8 exhibitions to see in the UK this December
27 November 2025
Playing with Fire: Edmund de Waal and Axel Salto
The artist and author Edmund de Waal (b.1964, Nottingham) has curated the first major exhibition of acclaimed Danish ceramicist Axel Salto (1889 – 1961), considered one of the greatest masters of 20th-century ceramic art. Salto was a radical polymathic figure who crossed boundaries from one discipline to another, producing an extraordinary body of ceramic work alongside paintings, wood- cuts, drawings, book illustration and textiles.
Opens 22 November – 3 May 2026 at The Hepworth Wakefield
Marie-Claire Messouma Manlanbien: Mémoires des corps
Gasworks presents Mémoires des corps [Embodied memories], the first UK solo exhibition by Paris-based artist Marie-Claire Messouma Manlanbien. Through textile, drawing, sculpture, video-performance and installation, Marie-Claire’s work explores how ideas of femininity and the cosmos intersect across cultures, generations and materials.

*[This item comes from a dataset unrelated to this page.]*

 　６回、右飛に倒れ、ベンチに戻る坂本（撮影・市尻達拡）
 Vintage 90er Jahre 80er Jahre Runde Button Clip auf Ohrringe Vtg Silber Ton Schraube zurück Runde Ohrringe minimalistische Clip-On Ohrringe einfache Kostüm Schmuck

Renee So, Unknown Woman, 2019 Courtesy of the artist and Kate MacGarry, London. Photo Angus Mill HOUSE at County Hall Pottery. Photo: Reinis Lismanis
Commodities: Sculpture and Ceramics by Renee So
Contemporary sculptor Renee So explores her relationship with Chinese history and identity through sculptural and ceramic works, highlighting the trade of goods and ideas between China and the West, and how Western preconceptions and stereotypes have distorted these narratives.
Until 8 March 2026 at Compton Verney, Warwickshire
HOUSE
County Hall Pottery presents HOUSE, a curated exhibition and marketplace celebrating contemporary ceramic design for the home. Expect playful statement lamps and stools alongside functional bowls, plates, and planters. Browse, shop, and take home one-of-a-kind pieces by around 50 emerging and established ceramic artists from around the world.
Until 21 December at County Hall Pottery, London
Unravelling Threads – Working Class Lives: A Textile Exhibition by Sarah-Joy Ford and Sewing Café Lancaster
A new series of textile interventions revealing working-class lives at the Judges Lodgings. Supported by the National Lottery
Until 27 March at Judge’s Lodging, Lancaster
Ashmolean Now: Daphne Wright
The fourth in the Ashmolean NOW exhibition series, where contemporary artists are invited to create new work inspired by the Ashmolean’s historical collections, often working in unfired clay, Daphne Wright’s sculptures offer a quietly powerful meditation on domesticity, memory and the passage of time.
Until 8 February at The Ashmolean Museum, Oxford
GLASS
Perth Art Gallery invites you to explore GLASS, an exhibition celebrating the material and makers that made Perthshire famous, from Monart to Caithness to Perthshire Paperweights. GLASS will take visitors on a journey across time and space through thousands of years of glassmaking, from ancient Syria to the workshops of nineteenth-century Venice, to the masters of glass production across Perth and Kinross.
Until 2 February at the Perth Art Gallery, Perth
Dirty Looks: Desire and Decay in Fashion
Dirty Looks at The Barbican explores how dirt and decay have been used to defy beauty standards, and why it's going through a resurgence in young designers' work. As a counterpoint to glossy digital perfection, these artistic practices point us to a new way of thinking about a sustainable fashion future.